• **Information provided**
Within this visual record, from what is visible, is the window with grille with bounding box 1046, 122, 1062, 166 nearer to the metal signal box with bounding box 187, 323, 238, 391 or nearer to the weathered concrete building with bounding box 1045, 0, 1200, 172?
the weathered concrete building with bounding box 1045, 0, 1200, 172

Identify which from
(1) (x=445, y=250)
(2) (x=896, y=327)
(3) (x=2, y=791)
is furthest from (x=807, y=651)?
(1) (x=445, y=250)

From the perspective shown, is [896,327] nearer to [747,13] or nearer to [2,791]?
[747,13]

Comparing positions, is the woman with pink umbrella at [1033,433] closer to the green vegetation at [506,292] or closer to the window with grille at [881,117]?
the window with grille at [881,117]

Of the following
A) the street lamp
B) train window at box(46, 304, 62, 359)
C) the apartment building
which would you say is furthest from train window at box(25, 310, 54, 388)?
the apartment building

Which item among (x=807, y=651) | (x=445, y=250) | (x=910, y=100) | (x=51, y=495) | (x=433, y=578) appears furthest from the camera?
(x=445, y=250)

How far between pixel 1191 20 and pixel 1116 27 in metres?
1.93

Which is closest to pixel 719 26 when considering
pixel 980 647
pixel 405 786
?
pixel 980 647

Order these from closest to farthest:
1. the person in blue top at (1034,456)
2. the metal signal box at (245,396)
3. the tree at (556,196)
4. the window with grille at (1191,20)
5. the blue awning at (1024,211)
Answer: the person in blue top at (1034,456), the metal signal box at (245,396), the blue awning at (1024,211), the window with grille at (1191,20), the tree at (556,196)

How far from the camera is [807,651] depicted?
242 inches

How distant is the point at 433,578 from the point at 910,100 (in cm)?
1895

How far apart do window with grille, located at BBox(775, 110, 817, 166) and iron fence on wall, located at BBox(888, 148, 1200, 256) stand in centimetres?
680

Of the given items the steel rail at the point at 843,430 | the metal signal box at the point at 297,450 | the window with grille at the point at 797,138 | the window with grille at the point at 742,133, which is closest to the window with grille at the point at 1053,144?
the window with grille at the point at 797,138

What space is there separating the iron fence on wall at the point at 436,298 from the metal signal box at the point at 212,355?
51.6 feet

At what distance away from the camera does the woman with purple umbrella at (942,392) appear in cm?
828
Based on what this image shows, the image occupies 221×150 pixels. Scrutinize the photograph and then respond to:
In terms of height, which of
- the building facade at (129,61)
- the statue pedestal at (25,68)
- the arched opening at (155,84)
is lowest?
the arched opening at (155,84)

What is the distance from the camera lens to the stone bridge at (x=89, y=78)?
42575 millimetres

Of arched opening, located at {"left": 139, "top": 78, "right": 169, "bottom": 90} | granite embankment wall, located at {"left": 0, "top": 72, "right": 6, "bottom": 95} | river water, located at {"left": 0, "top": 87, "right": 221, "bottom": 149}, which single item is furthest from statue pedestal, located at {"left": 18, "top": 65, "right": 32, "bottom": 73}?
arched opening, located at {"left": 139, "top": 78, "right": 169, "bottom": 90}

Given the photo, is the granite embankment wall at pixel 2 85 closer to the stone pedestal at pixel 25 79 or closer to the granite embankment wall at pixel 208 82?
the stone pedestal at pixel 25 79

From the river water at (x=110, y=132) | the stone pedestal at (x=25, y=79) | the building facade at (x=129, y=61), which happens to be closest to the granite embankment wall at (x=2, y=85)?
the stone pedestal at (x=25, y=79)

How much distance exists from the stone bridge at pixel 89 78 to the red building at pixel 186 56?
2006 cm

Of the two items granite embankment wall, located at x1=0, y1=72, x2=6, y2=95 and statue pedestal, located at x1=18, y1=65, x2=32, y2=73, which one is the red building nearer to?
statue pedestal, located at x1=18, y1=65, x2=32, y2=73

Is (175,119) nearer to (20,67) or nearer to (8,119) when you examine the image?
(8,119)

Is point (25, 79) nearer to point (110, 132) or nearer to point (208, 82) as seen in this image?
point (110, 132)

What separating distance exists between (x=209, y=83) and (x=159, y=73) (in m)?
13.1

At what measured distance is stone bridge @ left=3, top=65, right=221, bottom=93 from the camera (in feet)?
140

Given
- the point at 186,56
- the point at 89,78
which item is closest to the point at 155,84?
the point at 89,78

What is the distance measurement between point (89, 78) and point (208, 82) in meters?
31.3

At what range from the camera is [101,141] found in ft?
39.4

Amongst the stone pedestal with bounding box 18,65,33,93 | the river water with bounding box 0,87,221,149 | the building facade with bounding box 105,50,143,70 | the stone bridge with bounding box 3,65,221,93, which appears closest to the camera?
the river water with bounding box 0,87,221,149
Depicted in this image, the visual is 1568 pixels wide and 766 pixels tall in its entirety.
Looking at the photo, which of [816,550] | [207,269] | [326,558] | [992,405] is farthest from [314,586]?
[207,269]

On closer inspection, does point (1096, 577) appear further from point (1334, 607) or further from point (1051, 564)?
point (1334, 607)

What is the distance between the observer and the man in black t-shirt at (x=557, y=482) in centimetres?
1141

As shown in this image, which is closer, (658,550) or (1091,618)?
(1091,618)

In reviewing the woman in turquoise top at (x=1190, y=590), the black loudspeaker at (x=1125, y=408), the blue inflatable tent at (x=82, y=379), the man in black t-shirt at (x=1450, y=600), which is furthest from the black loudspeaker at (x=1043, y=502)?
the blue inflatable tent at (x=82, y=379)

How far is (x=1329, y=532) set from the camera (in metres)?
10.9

• **What to produce**
Copy every record exactly, with nothing added or dropped.

• **Exercise result**
Within this visual record, from what is visible, is the window with grille with bounding box 1046, 122, 1062, 166 nearer to the metal signal box with bounding box 187, 323, 238, 391 or nearer to the weathered concrete building with bounding box 1045, 0, 1200, 172?
the weathered concrete building with bounding box 1045, 0, 1200, 172

Identify which from
(1) (x=445, y=250)
(2) (x=896, y=327)
(3) (x=2, y=791)
is furthest from (x=807, y=651)?
(1) (x=445, y=250)

From the perspective shown, is [896,327] nearer to [747,13] or nearer to [2,791]?
[747,13]

Comparing positions, is the woman with pink umbrella at [1033,433] closer to the green vegetation at [506,292] or closer to the window with grille at [881,117]?
the window with grille at [881,117]

Of the following
A) the street lamp
B) train window at box(46, 304, 62, 359)
C) the apartment building
which would you say is furthest from train window at box(25, 310, 54, 388)?
the apartment building

Which item among (x=807, y=651) | (x=445, y=250) | (x=910, y=100) | (x=51, y=495) | (x=433, y=578) appears furthest from the camera?
(x=445, y=250)

How far between pixel 1191 20 and pixel 1116 27 in metres?
1.93

Which is closest to pixel 719 26 when considering
pixel 980 647
pixel 405 786
?
pixel 980 647

Order these from closest to farthest:
1. the person in blue top at (1034,456)
2. the metal signal box at (245,396)
3. the tree at (556,196)
4. the window with grille at (1191,20)
5. the blue awning at (1024,211)
Answer: the person in blue top at (1034,456), the metal signal box at (245,396), the blue awning at (1024,211), the window with grille at (1191,20), the tree at (556,196)

How far from the camera is [807,651] depicted?
242 inches

How distant is the point at 433,578 from the point at 910,100 (in cm)?
1895

How far apart do window with grille, located at BBox(775, 110, 817, 166) and iron fence on wall, located at BBox(888, 148, 1200, 256) stand in centimetres?
680

Of the given items the steel rail at the point at 843,430 | the metal signal box at the point at 297,450 | the window with grille at the point at 797,138 | the window with grille at the point at 742,133, which is closest to the window with grille at the point at 1053,144?
the window with grille at the point at 797,138

What space is there separating the iron fence on wall at the point at 436,298 from the metal signal box at the point at 212,355?
51.6 feet

At what distance away from the camera does the woman with purple umbrella at (942,392) appear in cm?
828
Based on what this image shows, the image occupies 221×150 pixels. Scrutinize the photograph and then respond to:
In terms of height, which of
- the building facade at (129,61)
- the statue pedestal at (25,68)
- the arched opening at (155,84)
is lowest?
the arched opening at (155,84)

What is the distance from the camera lens to the stone bridge at (x=89, y=78)?
42575 millimetres

Of arched opening, located at {"left": 139, "top": 78, "right": 169, "bottom": 90} | granite embankment wall, located at {"left": 0, "top": 72, "right": 6, "bottom": 95} | river water, located at {"left": 0, "top": 87, "right": 221, "bottom": 149}, which single item is furthest from statue pedestal, located at {"left": 18, "top": 65, "right": 32, "bottom": 73}?
arched opening, located at {"left": 139, "top": 78, "right": 169, "bottom": 90}

Given the photo, is the granite embankment wall at pixel 2 85 closer to the stone pedestal at pixel 25 79 or closer to the granite embankment wall at pixel 208 82?
the stone pedestal at pixel 25 79

From the river water at (x=110, y=132) | the stone pedestal at (x=25, y=79) | the building facade at (x=129, y=61), which happens to be closest to the granite embankment wall at (x=2, y=85)?
the stone pedestal at (x=25, y=79)

How much distance exists from the stone bridge at pixel 89 78 to the red building at pixel 186 56?
2006 cm

Of the two items granite embankment wall, located at x1=0, y1=72, x2=6, y2=95 and statue pedestal, located at x1=18, y1=65, x2=32, y2=73, which one is the red building nearer to?
statue pedestal, located at x1=18, y1=65, x2=32, y2=73

Is (175,119) nearer to (20,67) or nearer to (8,119) when you examine the image?
(8,119)

Is point (25, 79) nearer to point (110, 132) or nearer to point (208, 82) as seen in this image?
point (110, 132)

What separating distance exists between (x=209, y=83) and (x=159, y=73) (in m)?
13.1

At what measured distance is stone bridge @ left=3, top=65, right=221, bottom=93 from the camera (in feet)?
140

Given
- the point at 186,56
- the point at 89,78
which item is closest to the point at 155,84?
the point at 89,78

What is the distance measurement between point (89, 78) and point (208, 82) in meters?
31.3

At what range from the camera is [101,141] found in ft?
39.4

Amongst the stone pedestal with bounding box 18,65,33,93 | the river water with bounding box 0,87,221,149 | the building facade with bounding box 105,50,143,70 | the stone bridge with bounding box 3,65,221,93, which appears closest to the camera?
the river water with bounding box 0,87,221,149
Depicted in this image, the visual is 1568 pixels wide and 766 pixels tall in its entirety.
Looking at the photo, which of [816,550] | [207,269] | [326,558] | [992,405] is farthest from [314,586]?
[207,269]

On closer inspection, does point (1096, 577) appear further from point (1334, 607) or further from point (1051, 564)?
point (1334, 607)

What is the distance between the observer and the man in black t-shirt at (x=557, y=482) in centimetres?
1141

As shown in this image, which is closer, (658,550) or (1091,618)?
(1091,618)

In reviewing the woman in turquoise top at (x=1190, y=590), the black loudspeaker at (x=1125, y=408), the blue inflatable tent at (x=82, y=379), the man in black t-shirt at (x=1450, y=600), which is furthest from the black loudspeaker at (x=1043, y=502)?
the blue inflatable tent at (x=82, y=379)

How far is (x=1329, y=532) set from the camera (in metres)?
10.9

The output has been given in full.